Same, use getWaveMaskRegClass

yassingh updated this revision to Diff 533300.Jun 21 2023, 9:36 AM
  • Review comments (use getWaveMaskRegClass(), getExec() functions)
yassingh added inline comments.Jun 21 2023, 9:37 AM
llvm/lib/Target/AMDGPU/SIRegisterInfo.cpp
657

Will update once both lands. Added FIXME for now.

2139–2140

Oh right, clang-format reverts the indentation. Going to leave it as it is, else clang-format will keep trying.

lgtm besides a few nits

llvm/include/llvm/CodeGen/MachineRegisterInfo.h
60 ↗(On Diff #533300)

Didn't realize this already existed

llvm/lib/Target/AMDGPU/SIInstrInfo.cpp
4955

ST is already a member

4956

This is just this already, you don't need to query it

4957–4958
llvm/lib/Target/AMDGPU/SIRegisterInfo.cpp
2206–2207

Indentation's off

2213

Indentation's off

yassingh updated this revision to Diff 533866.Jun 22 2023, 11:28 PM
  • review comments
yassingh updated this revision to Diff 533868.Jun 22 2023, 11:31 PM

Reuploading diff

yassingh added inline comments.Jun 22 2023, 11:33 PM
llvm/lib/Target/AMDGPU/SIRegisterInfo.cpp
2206–2207

clang format as well arc undos this indentation.

2213

same

arsenm accepted this revision.Jun 23 2023, 5:41 AM

lgtm with nits

llvm/lib/Target/AMDGPU/SIFrameLowering.cpp
70

Documentation comment for what IncludeScratchCopy is

llvm/lib/Target/AMDGPU/SIRegisterInfo.cpp
2206–2207

Well it's clearly wrong, so just manually fix it

2213

Well it's clearly wrong, so just manually fix it

This revision is now accepted and ready to land.Jun 23 2023, 5:41 AM
yassingh updated this revision to Diff 534586.Jun 26 2023, 8:50 AM

Review comments and fix formatting

cdevadas added inline comments.Jun 28 2023, 6:32 AM
llvm/lib/Target/AMDGPU/SIRegisterInfo.cpp
2139

No need for braces in case of a single instruction.

2147

Wrong indentation.

2205

Avoid braces.

yassingh updated this revision to Diff 535427.Jun 28 2023, 8:33 AM

rebase and formatting

cdevadas accepted this revision.Jun 28 2023, 8:55 AM
arsenm added inline comments.Jun 29 2023, 4:17 AM
llvm/lib/Target/AMDGPU/SIInstructions.td
901

Should be marked convergent

yassingh updated this revision to Diff 536981.Jul 4 2023, 1:17 AM

Mark SI_SPILL_WWM_V32 convergent, rebase.
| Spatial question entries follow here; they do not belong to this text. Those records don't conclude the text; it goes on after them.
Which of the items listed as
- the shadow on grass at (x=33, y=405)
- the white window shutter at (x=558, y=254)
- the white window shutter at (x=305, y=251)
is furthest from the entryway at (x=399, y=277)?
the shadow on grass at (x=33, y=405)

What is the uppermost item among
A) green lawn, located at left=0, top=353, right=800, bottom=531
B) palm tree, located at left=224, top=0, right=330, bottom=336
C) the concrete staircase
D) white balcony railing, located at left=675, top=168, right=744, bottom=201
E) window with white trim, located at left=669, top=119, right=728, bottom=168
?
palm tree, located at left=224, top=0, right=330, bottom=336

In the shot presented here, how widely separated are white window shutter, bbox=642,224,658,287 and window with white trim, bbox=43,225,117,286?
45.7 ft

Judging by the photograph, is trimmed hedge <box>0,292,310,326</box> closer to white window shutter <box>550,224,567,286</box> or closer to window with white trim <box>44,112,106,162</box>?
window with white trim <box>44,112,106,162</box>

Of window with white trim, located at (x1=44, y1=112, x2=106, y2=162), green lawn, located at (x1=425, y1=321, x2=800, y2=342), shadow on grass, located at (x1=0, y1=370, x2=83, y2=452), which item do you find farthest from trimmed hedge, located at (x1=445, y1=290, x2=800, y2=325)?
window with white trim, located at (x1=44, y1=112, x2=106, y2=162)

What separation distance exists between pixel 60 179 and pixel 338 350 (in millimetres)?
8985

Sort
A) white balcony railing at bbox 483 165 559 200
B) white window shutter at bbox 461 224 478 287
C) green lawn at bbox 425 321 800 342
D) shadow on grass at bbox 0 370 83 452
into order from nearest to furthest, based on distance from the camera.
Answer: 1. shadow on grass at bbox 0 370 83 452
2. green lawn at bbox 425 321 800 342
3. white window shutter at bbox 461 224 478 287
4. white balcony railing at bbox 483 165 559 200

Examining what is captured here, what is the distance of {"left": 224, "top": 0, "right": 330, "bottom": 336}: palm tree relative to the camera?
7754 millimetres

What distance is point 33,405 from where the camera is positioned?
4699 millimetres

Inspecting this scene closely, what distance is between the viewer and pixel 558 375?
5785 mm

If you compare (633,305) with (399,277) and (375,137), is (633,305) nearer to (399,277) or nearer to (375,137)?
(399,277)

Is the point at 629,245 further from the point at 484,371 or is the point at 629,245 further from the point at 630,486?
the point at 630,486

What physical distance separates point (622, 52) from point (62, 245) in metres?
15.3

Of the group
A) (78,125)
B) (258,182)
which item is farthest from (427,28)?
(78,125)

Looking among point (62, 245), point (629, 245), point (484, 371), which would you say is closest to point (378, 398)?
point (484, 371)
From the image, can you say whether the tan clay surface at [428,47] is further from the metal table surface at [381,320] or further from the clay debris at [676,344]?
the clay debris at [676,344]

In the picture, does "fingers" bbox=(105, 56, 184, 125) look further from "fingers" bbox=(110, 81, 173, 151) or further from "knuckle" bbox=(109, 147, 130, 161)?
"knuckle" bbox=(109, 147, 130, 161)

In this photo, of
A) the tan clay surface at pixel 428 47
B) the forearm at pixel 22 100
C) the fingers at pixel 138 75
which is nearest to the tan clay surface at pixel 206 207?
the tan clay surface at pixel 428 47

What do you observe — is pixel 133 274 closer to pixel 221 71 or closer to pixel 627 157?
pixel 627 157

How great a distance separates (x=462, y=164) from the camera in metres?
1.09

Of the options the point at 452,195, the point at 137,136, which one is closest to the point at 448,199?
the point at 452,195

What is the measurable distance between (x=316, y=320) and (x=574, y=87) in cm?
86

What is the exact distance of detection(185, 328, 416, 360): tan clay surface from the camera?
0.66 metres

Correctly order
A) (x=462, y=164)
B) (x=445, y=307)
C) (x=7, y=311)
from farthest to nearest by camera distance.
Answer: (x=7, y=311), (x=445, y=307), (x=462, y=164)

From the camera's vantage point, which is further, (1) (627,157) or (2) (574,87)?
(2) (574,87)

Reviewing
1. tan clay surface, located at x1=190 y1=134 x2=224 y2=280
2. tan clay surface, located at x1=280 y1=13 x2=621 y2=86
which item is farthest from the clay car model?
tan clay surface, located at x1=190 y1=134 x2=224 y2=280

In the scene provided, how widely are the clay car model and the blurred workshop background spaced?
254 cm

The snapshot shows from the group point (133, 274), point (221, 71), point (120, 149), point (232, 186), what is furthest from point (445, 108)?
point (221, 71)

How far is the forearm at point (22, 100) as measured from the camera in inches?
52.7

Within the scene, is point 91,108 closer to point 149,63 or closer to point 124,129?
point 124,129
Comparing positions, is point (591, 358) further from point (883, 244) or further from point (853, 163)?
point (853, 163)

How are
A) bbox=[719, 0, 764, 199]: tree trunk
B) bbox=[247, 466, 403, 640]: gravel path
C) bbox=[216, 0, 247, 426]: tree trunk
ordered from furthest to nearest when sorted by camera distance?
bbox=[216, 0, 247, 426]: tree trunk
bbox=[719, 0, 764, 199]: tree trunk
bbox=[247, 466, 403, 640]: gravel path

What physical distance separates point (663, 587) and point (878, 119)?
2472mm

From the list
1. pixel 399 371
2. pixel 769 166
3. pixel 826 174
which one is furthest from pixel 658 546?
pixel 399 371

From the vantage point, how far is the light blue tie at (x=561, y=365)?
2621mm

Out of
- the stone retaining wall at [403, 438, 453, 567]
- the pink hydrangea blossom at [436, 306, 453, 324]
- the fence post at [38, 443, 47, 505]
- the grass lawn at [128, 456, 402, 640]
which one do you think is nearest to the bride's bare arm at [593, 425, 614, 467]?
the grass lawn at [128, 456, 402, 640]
yassingh added inline comments.
llvm/test/CodeGen/MIR/AMDGPU/long-branch-reg-all-sgpr-used.ll
42 ↗(On Diff #536981)

We are using sgpr100, sgpr101 in our code below using inline asm calls why not sure what do they mean here?
cc @cdevadas

307 ↗(On Diff #536981)

@crobeck I believe this test is now not serving the purpose you added it for. I tried freeing up s98 and s99(see below changes in the same file) expecting them to be used for 'longBranchReservedReg', but didn't work. Any pointers on why it might be?

yassingh updated this revision to Diff 538186.Jul 7 2023, 10:20 AM

Rebase before merge

This revision was landed with ongoing or failed builds.Jul 7 2023, 10:22 AM
This revision was automatically updated to reflect the committed changes.